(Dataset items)
++++++++

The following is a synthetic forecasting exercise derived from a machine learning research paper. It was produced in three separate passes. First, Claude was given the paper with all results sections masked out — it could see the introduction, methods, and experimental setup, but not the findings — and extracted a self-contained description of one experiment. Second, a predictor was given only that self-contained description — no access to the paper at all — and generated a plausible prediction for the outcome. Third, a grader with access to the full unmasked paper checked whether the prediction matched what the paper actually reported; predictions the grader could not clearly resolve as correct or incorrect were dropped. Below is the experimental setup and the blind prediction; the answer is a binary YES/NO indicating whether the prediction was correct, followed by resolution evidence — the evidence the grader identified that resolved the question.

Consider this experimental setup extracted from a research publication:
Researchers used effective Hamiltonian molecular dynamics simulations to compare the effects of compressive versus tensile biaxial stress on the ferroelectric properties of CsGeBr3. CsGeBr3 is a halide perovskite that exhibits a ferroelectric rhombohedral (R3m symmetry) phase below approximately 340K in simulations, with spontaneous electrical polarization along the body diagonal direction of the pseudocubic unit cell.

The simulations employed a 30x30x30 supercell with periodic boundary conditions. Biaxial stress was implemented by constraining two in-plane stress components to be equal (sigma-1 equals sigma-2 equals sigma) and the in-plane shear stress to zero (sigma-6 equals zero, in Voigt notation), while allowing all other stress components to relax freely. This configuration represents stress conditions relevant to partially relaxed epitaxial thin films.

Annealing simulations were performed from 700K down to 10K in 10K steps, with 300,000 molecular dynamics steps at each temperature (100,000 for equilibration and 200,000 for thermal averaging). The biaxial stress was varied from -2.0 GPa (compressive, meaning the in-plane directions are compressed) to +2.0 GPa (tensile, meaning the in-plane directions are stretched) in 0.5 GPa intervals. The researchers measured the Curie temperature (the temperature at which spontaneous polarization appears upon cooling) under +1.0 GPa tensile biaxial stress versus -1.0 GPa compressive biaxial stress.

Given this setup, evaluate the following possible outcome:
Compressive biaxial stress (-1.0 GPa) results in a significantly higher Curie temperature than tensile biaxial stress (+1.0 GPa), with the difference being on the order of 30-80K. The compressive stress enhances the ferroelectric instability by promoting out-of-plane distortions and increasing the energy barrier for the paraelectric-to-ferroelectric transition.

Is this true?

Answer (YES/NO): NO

++++++++

[Exercise prompt] Copy each line of the records above that carries the word "polarization".

[Answer to the problem]
Researchers used effective Hamiltonian molecular dynamics simulations to compare the effects of compressive versus tensile biaxial stress on the ferroelectric properties of CsGeBr3. CsGeBr3 is a halide perovskite that exhibits a ferroelectric rhombohedral (R3m symmetry) phase below approximately 340K in simulations, with spontaneous electrical polarization along the body diagonal direction of the pseudocubic unit cell.
Annealing simulations were performed from 700K down to 10K in 10K steps, with 300,000 molecular dynamics steps at each temperature (100,000 for equilibration and 200,000 for thermal averaging). The biaxial stress was varied from -2.0 GPa (compressive, meaning the in-plane directions are compressed) to +2.0 GPa (tensile, meaning the in-plane directions are stretched) in 0.5 GPa intervals. The researchers measured the Curie temperature (the temperature at which spontaneous polarization appears upon cooling) under +1.0 GPa tensile biaxial stress versus -1.0 GPa compressive biaxial stress.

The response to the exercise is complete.